Team captain of the UF Quidditch team Jeremy Kowkabany, a 21-year-old UF astrophysics junior, runs through the field with the ball.

The UF Quiddich team might sweep their competition this weekend. 

The team is nationally ranked, and 21 students are going to the U.S. Quiddich 2020 South Collegiate Regional Championship on Saturday and Sunday in Haines City, Florida. Finishing in at least second place would send the team to a national competition this April, said Brandon Spence, a 20-year-old UF digital arts and sciences junior and the team’s president.

The team won the regional championship last year, Spence said. 

“I would like us to be seen as a real sport,” Spence said.

Quiddich is a co ed contact sport inspired from the popular “Harry Potter” book series by J. K. Rowling.
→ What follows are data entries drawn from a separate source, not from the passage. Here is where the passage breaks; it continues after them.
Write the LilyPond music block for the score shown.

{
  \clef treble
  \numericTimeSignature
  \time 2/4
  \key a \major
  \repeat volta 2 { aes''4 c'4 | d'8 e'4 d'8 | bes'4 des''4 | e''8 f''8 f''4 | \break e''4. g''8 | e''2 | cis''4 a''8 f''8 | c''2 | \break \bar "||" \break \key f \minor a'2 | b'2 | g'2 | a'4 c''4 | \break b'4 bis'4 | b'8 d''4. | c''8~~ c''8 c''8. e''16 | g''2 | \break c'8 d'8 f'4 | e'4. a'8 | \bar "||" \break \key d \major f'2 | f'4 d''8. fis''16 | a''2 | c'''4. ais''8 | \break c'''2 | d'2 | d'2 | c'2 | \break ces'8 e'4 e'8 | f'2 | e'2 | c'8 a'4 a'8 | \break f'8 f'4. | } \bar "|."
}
Despite the sport’s origin, being a Harry Potter fan is not a prerequisite for playing the sport, Spence said.

In the books and movies, the “golden snitch” is a flying golden ball with wings that’s worth 150 points. In real life, however, it is a person who runs around with a yellow sock filled with a tennis ball dangling from his or her back, Spence said.

The team will compete against three of the other six Florida university Quiddich teams this weekend: University of Central Florida, Florida State University and Florida Gulf Coast University. The University of South Carolina will also be competing, Spence said.
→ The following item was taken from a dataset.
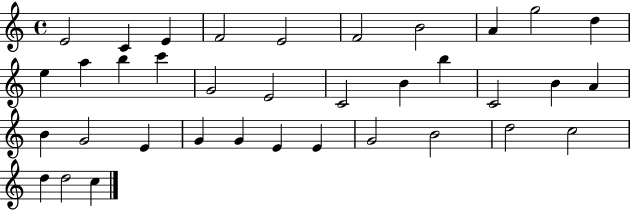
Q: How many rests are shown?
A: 0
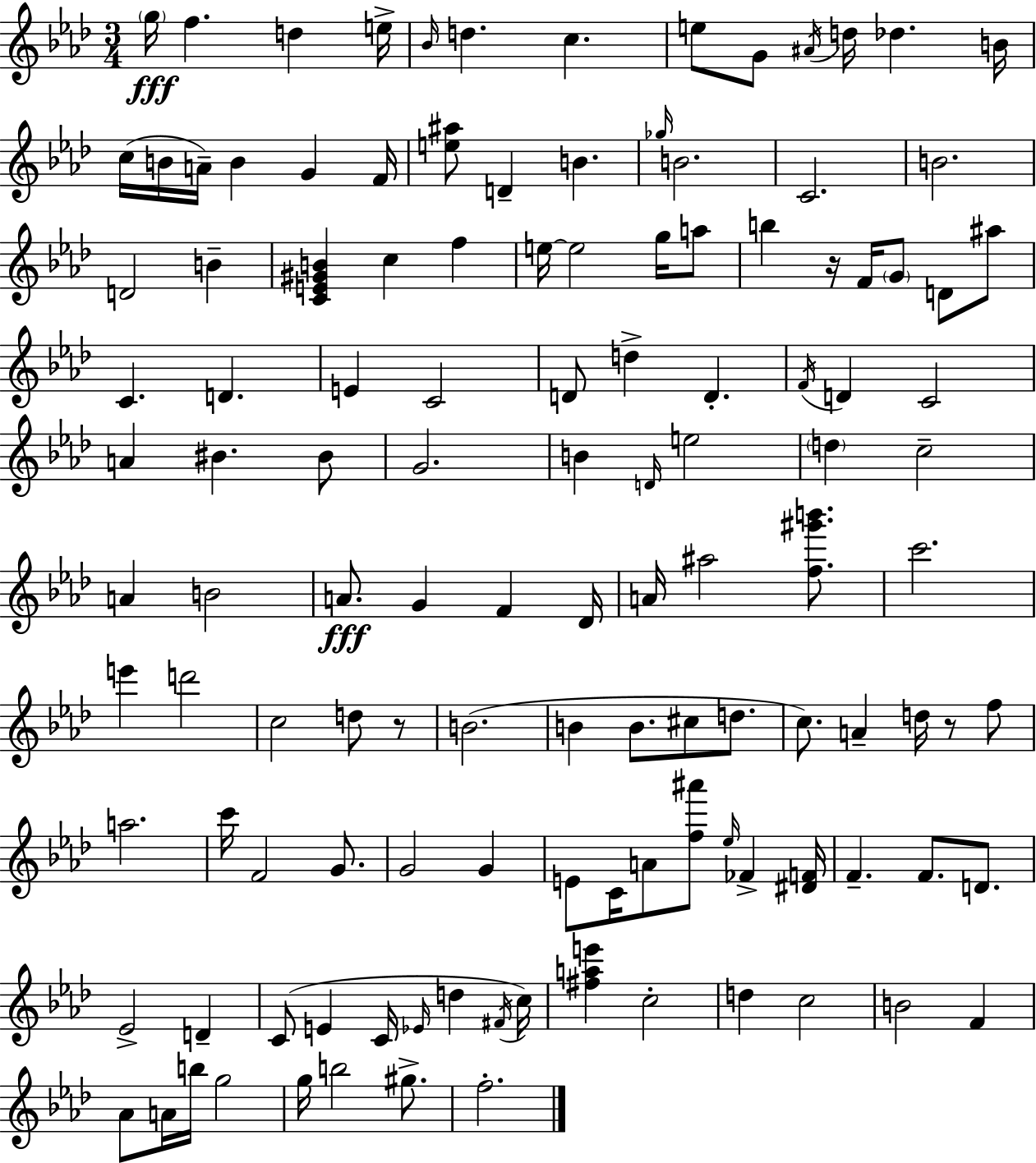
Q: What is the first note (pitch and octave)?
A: G5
The team has canvassed on Turlington Plaza to recruit new players, but Spence said many students are skeptical about it.

“A lot of people react to us out there like we are not legitimate or respectable as a sport,” he said.
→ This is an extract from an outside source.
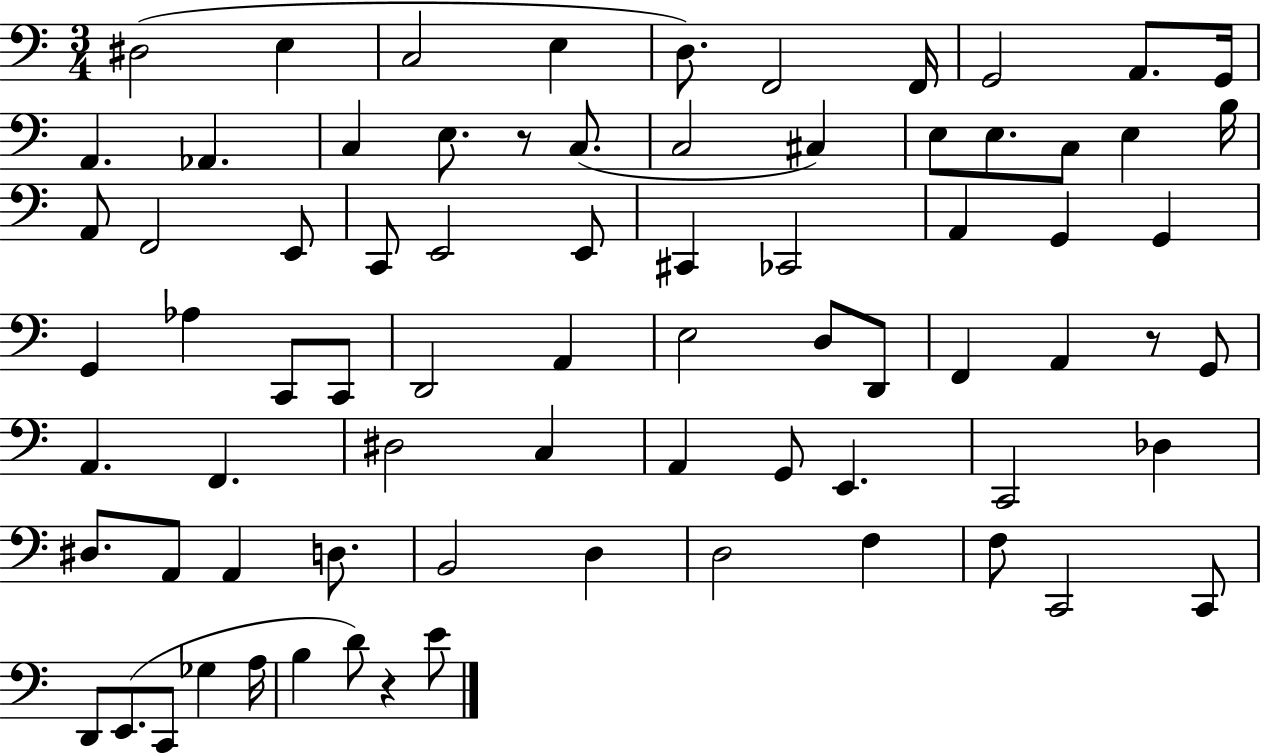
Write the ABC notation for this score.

The rest of Quiddich’s rules resemble a combination of other sports, said Jeremy Kowkabany, a 21-year-old UF astrophysics junior and the team captain. 

Kowkabany said he first saw Quiddich being played outside Jennings Hall as a freshman and joined the team despite not being a “Harry Potter” fan. He has been part of the team for three years.

 “I started playing because I’m a very competitive person, but I kept playing because of my teammates,” he said.

The team has improved from the disorganized and poorly funded group that existed three years ago, said Megan Cannan, a 22-year-old UF political science and sustainability studies senior. 

“Back then, we didn’t even have jerseys,” she said, “We would run around in torn T-shirts.”

Cannan said she never played Quiddich before coming to college, but has since played for UF’s team, as well as the Gainesville community team, the Gainesville Siege.

In the last three years, UF’s team has received $1,000 in funding from UF RecSports. The money went toward funding team equipment and helping cover travel expenses during the 2019-2020 school year.

The team has to raise $500 and hold team community service projects to maintain its classification. The team sells T-shirts and other merchandise to meet its fundraising goals, Cannan said. 

The team’s progress has linked the group in more ways than sports inspiration, Cannan said.

“Though I like Harry Potter, it was the community aspect that keeps me here,” she said.

Gabriel Turmail, a 19-year-old UF computer engineering freshman and new member of the Quiddich team, said he hopes to travel with the team to the competition and continue to grow as a member of their community.

“I knew the people who would come out three times a week to run with broomsticks between their legs are probably similar to me.”